> **TASK REQUIREMENTS**
From the line with "scientific name: Bos" to the last line of the material, both inclusive, transcribe every line exactly and nothing else.

> **LISTED ENTRIES**
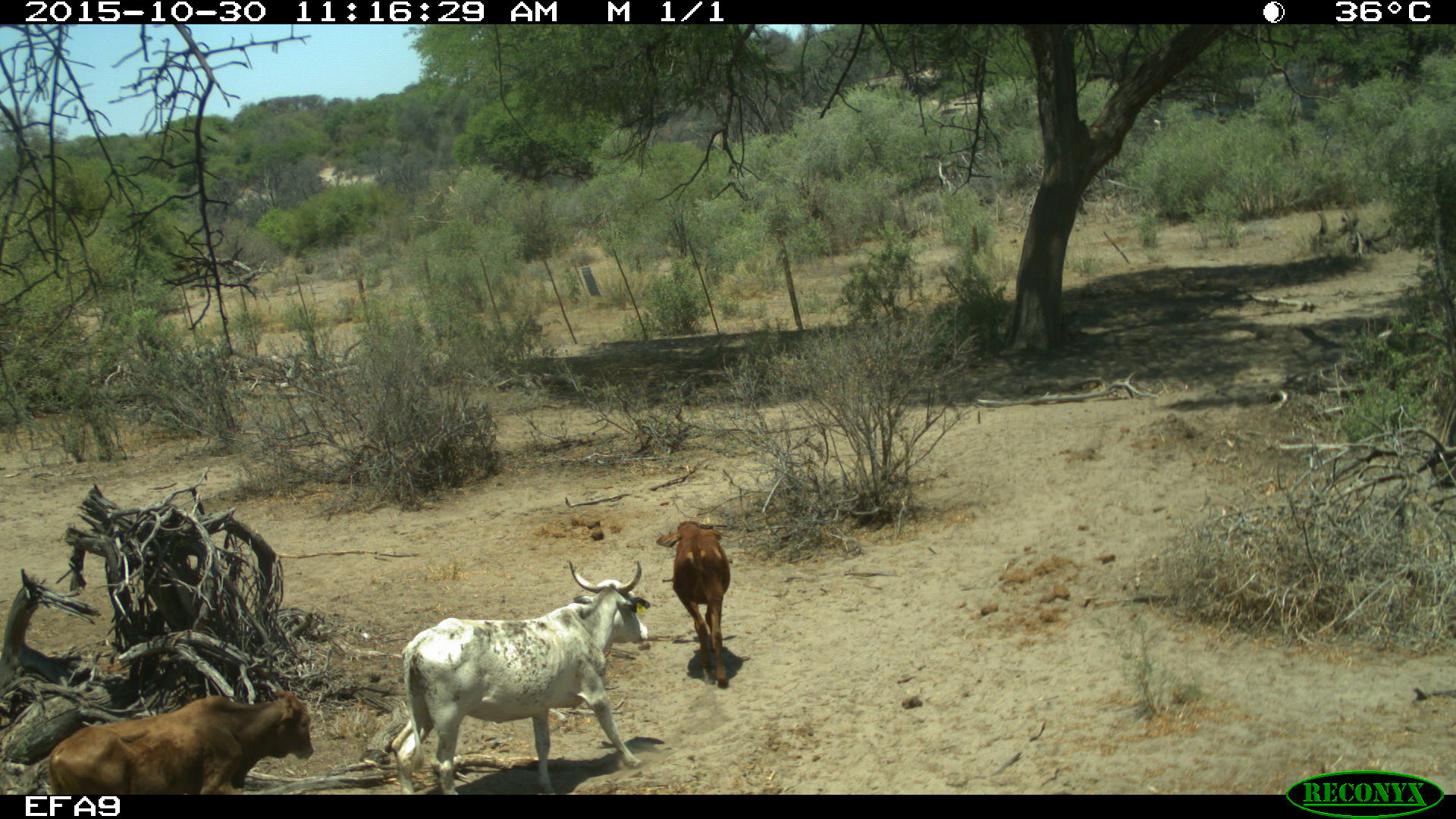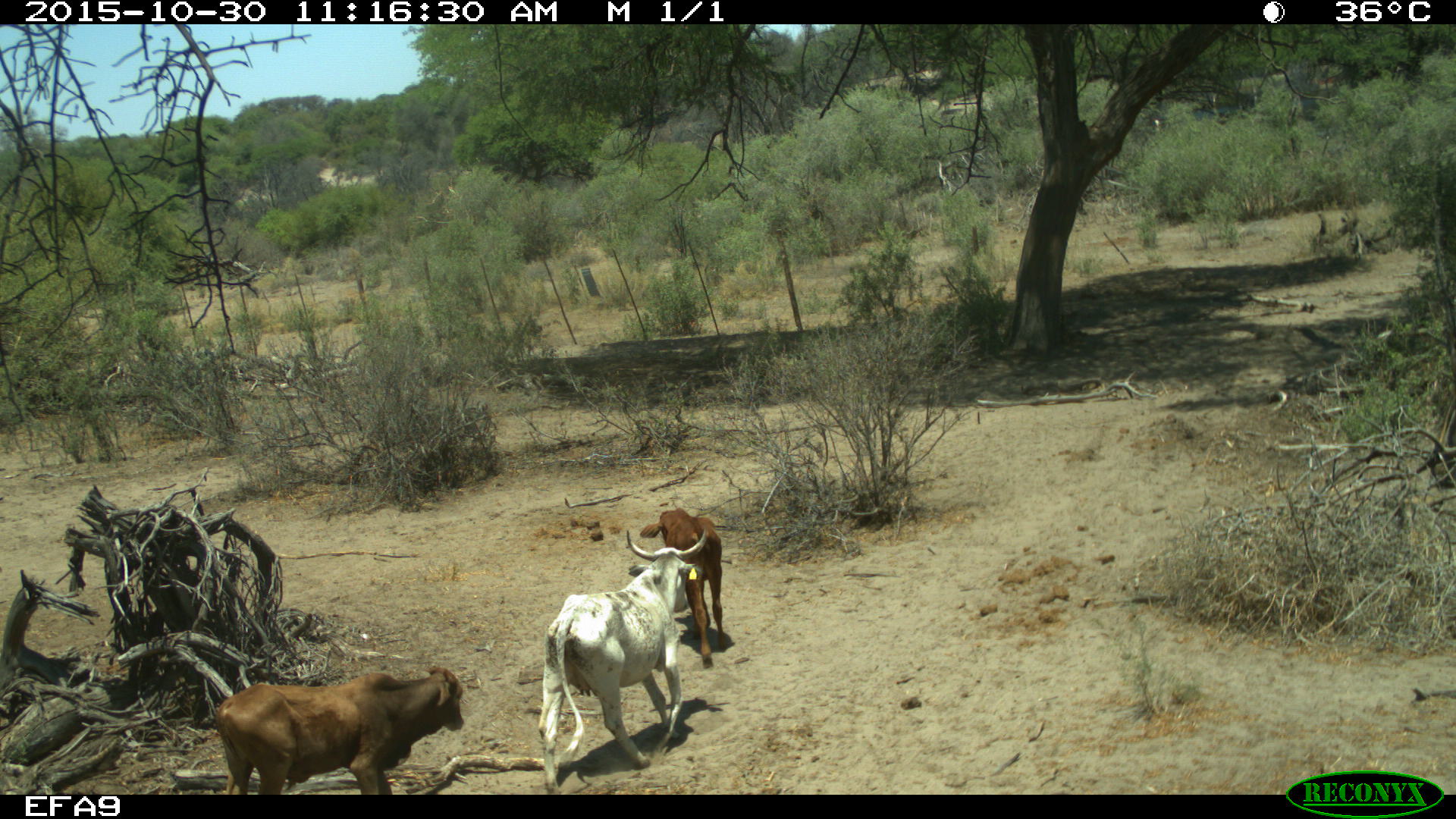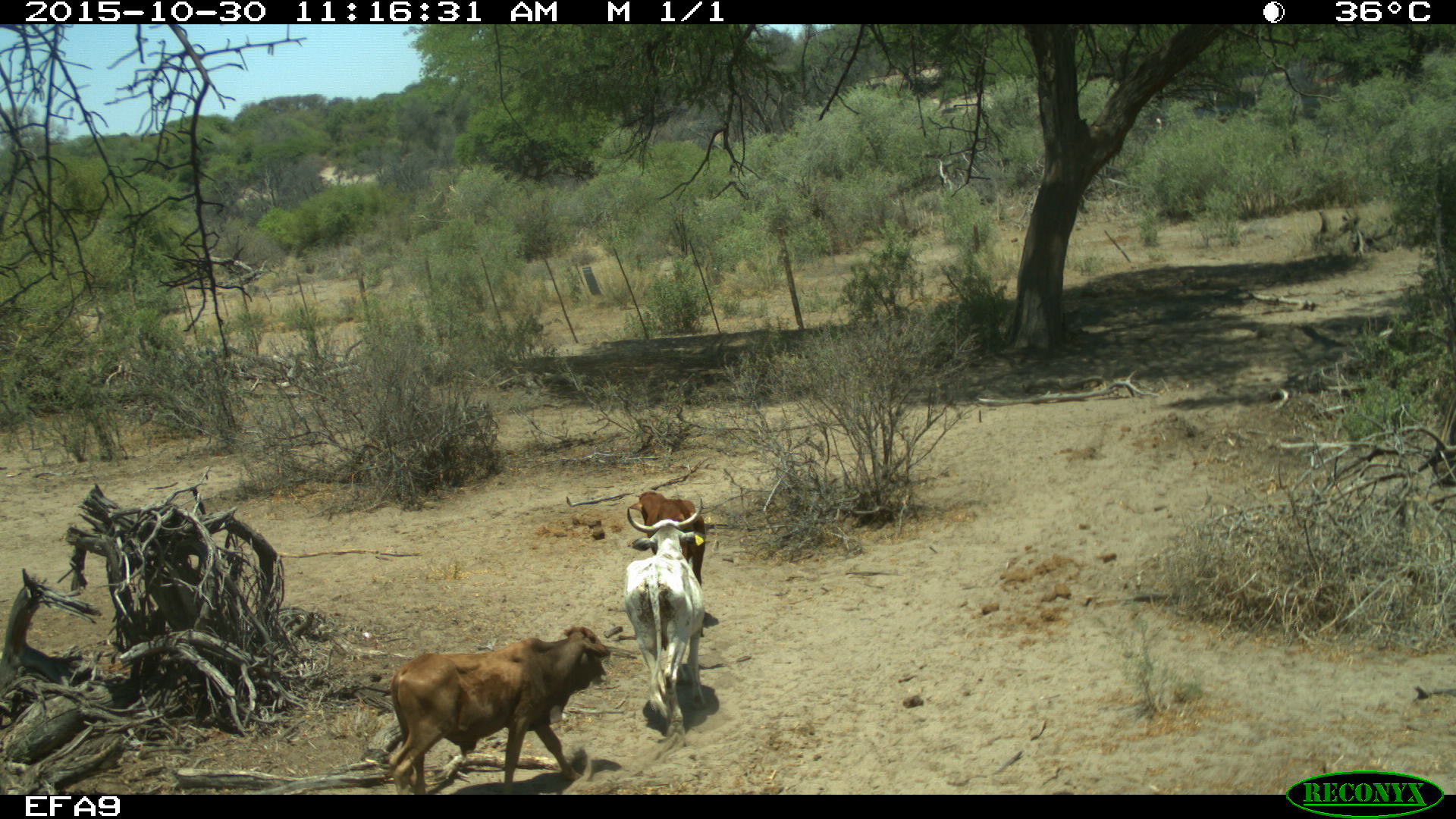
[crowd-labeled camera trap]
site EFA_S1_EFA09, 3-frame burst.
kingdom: Animalia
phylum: Chordata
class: Mammalia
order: Artiodactyla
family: Bovidae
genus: Bos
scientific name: Bos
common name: cattle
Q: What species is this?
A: Cattle (Bos).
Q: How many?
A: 3.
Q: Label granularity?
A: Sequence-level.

> **TASK RESULT**
scientific name: Bos
common name: cattle
Q: What species is this?
A: Cattle (Bos).
Q: How many?
A: 3.
Q: Label granularity?
A: Sequence-level.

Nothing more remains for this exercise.